Students across a majority of the 17 high schools in Colorado’s second-largest school district have left classes in droves over the past few weeks.

The protests began more than a week ago, after the Jefferson County school board proposed creating a committee to review texts and course plans, starting with Advanced Placement history, to make sure materials “promote citizenship, patriotism, essentials and benefits of the free-market system, respect for authority and respect for individual rights” and don’t “encourage or condone civil disorder, social strife or disregard of the law.”

The committee’s membership was expanded to include representation by students, parents and administrators, but the history proposal was still on the table.

The changes didn’t appear to satisfy the hundreds of students who have been leaving class to protest in waves. The history class was the first of the AP classes to be reviewed. Students plan more protests.

Board member Julie Williams originally proposed that the committee review materials for classes.

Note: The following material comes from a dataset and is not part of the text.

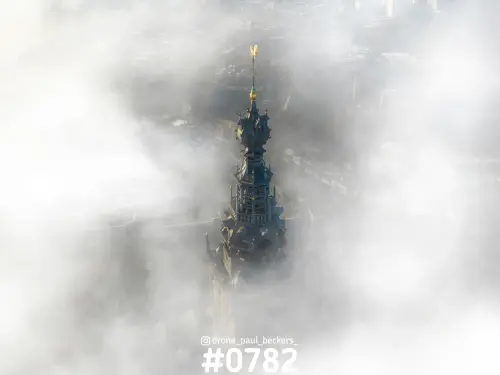 Luchtfoto van de Stevenskerk in Nijmegen: de torenspits met gouden haan steekt door een dik mistdek heen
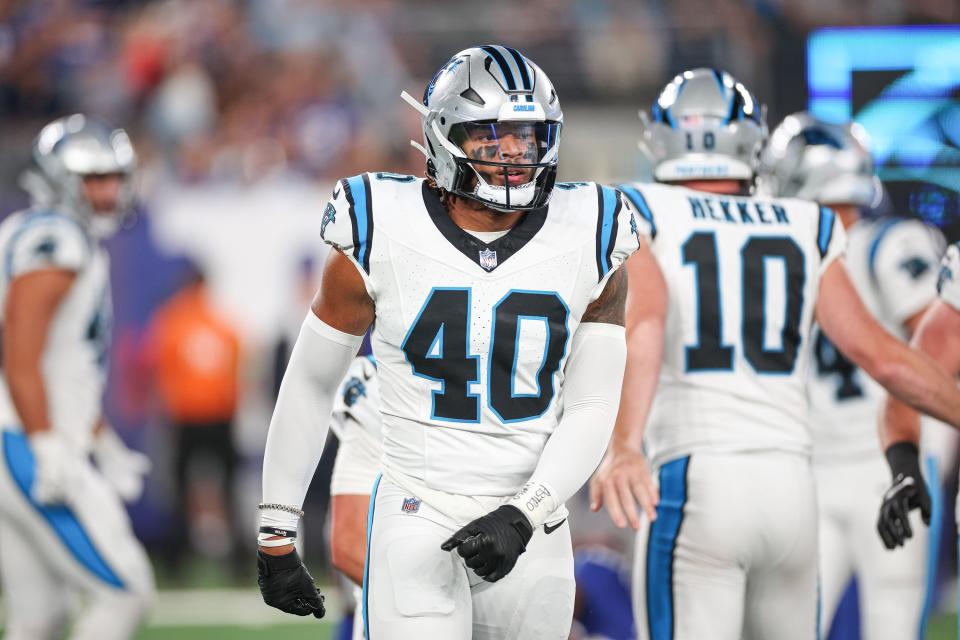 Aug 18, 2023; East Rutherford, New Jersey, USA; Carolina Panthers linebacker Brandon Smith (40) reacts after a tackle during the first half against the New York Giants at MetLife Stadium. Mandatory Credit: Vincent Carchietta-USA TODAY Sports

She and other backers have said students are being used as pawns by teachers, who are upset about the plan to base raises on an evaluation system and have been calling in sick, forcing school to be canceled some days.

Williams is one of the board’s majority of three new conservative members who were backed by Republicans last year in the officially nonpartisan elections, campaigning on their opposition to a proposed $1 billion tax increase for schools that failed by a wide margin on the ballot.

Minority member Lesley Dahlkemper, a Democrat who was elected to the board in 2011, said the resolution went too far. She noted the movement in other places where state and local education officials have debated opting out of AP U.S. history over complaints that the new courses are un-American. The Texas state board of education, for example, has ordered teachers not to teach AP history.